Поверьте, ленинградцы давно ждут пьесу о беспримерном в истории подвиге осажденного Ленинграда. Осада Лейдена или Нумансии — ничто по сравнению с тем, что вынесли и совершили ленинградцы. Но такой пьесы, увы, нет. То, что написано, верно, порой даже талантливо, рисует лишь некоторые частные стороны этой эпопеи. Но вам хочется поставить трагедию о ленинградской блокаде. И вы берете пьесу «Гостиница “Астория”». Я тоже хочу поставить трагедию о ленинградской блокаде. И поэтому я не беру пьесу «Гостиница “Астория”». Не потому, что она плохая. А потому, что она совсем не о блокаде. Она лишь по месту и времени действия связана с блокадой. А. Штейн и не собирался писать о блокаде. Он написал психологическую драму, намеренно ограничил ее рамки номером в гостинице, чтобы тщательнее проследить за судьбой немногих действующих лиц. В центре событий — несправедливо обвиненный человек.

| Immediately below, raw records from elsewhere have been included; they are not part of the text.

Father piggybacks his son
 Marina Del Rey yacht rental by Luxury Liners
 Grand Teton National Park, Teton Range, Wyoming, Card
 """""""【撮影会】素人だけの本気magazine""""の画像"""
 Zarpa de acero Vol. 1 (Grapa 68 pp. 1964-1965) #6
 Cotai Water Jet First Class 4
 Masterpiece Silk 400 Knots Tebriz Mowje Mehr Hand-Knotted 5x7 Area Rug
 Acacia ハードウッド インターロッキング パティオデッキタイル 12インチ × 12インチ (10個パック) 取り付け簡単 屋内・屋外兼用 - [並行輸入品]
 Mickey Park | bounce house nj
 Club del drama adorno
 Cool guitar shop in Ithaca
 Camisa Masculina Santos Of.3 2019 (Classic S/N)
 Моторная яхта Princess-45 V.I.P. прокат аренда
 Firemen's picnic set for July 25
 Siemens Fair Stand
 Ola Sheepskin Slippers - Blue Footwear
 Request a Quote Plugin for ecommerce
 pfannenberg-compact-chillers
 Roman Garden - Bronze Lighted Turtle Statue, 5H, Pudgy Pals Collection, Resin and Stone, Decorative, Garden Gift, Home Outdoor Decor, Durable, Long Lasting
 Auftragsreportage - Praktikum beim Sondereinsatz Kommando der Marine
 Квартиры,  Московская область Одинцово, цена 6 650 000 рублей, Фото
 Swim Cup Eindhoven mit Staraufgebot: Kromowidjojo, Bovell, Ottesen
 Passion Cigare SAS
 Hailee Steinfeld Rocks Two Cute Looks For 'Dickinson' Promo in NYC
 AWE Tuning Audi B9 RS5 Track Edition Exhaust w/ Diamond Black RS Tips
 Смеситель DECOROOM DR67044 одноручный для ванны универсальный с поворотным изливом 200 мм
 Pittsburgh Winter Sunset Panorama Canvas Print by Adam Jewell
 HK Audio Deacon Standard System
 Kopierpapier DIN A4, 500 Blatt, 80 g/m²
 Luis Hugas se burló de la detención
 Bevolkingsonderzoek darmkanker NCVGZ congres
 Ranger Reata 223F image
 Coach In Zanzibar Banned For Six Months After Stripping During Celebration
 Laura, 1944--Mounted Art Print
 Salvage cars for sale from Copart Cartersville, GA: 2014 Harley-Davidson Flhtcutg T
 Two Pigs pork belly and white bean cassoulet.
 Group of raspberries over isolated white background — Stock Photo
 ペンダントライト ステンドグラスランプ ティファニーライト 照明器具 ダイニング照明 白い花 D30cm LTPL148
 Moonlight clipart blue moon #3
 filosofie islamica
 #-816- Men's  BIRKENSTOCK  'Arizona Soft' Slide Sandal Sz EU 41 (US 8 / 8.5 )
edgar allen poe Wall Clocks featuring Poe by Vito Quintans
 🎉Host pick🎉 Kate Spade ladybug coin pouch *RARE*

Не будем вдаваться в оценку пьесы А. Штейна. Это дело вкуса. Но пьеса написана, если так можно выразиться, «прозой», действие ее протекает в павильоне. В списке действующих лиц — рядовые граждане, обыкновенные люди, говорящие будничные слова.

Но вас, Николай Павлович, пьеса заинтересовала совсем не этим. Вы поставили совсем не пьесу А. Штейна, а свое отношение к героическому подвигу города. Поэтому вам понадобились два оркестра, карта военных действий, «дорога {94} жизни» (бывшая японская «дорога цветов») и т. д. Драматург, его индивидуальность, стиль, манера оказались для вас глубоко безразличными.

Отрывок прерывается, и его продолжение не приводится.